I had fought and raged my entire life, pushing back against anything and everything that got in my way. I had stubbornly refused any form of help or affection, demanding that the world conform to my ideals. I held tightly to my values of rational thought and a science-based world view, scoffing derisively at those who seemed to hold less empirically provable outlooks. It was exhausting.
I had been standing in a river and fighting and flailing at the current with my bare fists.
This new understanding rewrote so much of my journey, as revelations usually do. I looked both behind and forward with new eyes capable of wiser discernment seeing my trauma, my path, and myself differently.
By fully and truly accepting my imperfection I began to believe that I really was a human being. Surrendering to this idea, that it’s ok to be imperfect, felt like freedom. In this feeling was acceptance, humility, and even grace. I stopped punching the current like a madman and turned to face downstream, lying back to float with the gentle current with my smile turned towards the warming sun.

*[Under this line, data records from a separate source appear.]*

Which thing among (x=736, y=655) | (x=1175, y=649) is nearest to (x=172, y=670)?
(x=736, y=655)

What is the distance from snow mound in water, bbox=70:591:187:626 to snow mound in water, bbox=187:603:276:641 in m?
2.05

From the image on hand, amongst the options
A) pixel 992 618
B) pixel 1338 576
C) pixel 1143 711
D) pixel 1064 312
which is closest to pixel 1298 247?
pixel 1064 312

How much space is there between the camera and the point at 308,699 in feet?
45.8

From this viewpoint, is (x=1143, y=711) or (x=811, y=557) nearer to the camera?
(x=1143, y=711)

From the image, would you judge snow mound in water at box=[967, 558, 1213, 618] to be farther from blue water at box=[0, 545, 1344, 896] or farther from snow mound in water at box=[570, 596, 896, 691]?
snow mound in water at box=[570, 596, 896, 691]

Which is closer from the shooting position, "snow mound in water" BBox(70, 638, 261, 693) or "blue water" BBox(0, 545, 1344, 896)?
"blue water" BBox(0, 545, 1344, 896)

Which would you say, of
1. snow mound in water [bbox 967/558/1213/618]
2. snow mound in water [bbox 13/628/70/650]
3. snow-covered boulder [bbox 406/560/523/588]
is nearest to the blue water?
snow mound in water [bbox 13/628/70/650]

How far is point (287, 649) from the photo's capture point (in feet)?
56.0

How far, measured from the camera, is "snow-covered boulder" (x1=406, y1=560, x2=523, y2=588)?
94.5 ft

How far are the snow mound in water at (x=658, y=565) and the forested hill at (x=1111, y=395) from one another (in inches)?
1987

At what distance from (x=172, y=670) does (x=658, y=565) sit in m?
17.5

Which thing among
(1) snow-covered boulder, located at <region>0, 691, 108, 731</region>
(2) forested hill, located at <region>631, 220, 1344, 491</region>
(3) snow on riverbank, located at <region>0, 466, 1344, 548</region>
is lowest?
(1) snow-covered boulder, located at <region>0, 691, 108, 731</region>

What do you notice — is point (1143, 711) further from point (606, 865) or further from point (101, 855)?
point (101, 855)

Surrender has been a common theme on my journey. At many stages I have encountered the painful and scary only to immediately put up my metaphorical fists. I tried to fight or subdue the beasts with force or cunning: it never worked. Release and relief only came when I relaxed and put down my guard. To accept and love the broken bits of me, bringing them back inside the fold and mending the break.
My father demanded a twisted version of perfection from me, a standard I had been trying to meet for over 30 years. No more. I can now accept my ‘flaws’ and my ‘weaknesses’ as quirks and challenges, the things that make me uniquely me. I can smile and laugh at my own silly humanity.
Time and again on this journey my preconceptions have been challenged and I have resisted the new point of view. Each time, when I have gotten over myself and allowed my stubborn resistance to soften, the truth of understanding began to work its magic within until one day it snapped into place and I heard another click, a door opened, and I entered into a more beautiful place than I had ever been in before.
There are surely other doors ahead of me but I am not quite ready to enter them…and that’s ok. This journey goes on for the rest of my life, no need to rush. Patience, Grasshopper, there are so many beautiful things left to learn about yourself.
[EDIT] – a friend is struggling with just this issue. Read her post HERE. In her post she says “I am comparing myself with my Ideal Me and I find the Actual Me wanting.” You aren’t alone, many of us have wrestled with this. The actual you is perfect just as she is right now. You are on the path, my friend. That means you are already the ideal you.
1. Plotkin, Bill. (2003). Soulcraft. Novato, CA: New World Library.
2. Valve Corporation. (2007). Portal [Valve video game]. Bellvue, WA: Valve Corporation.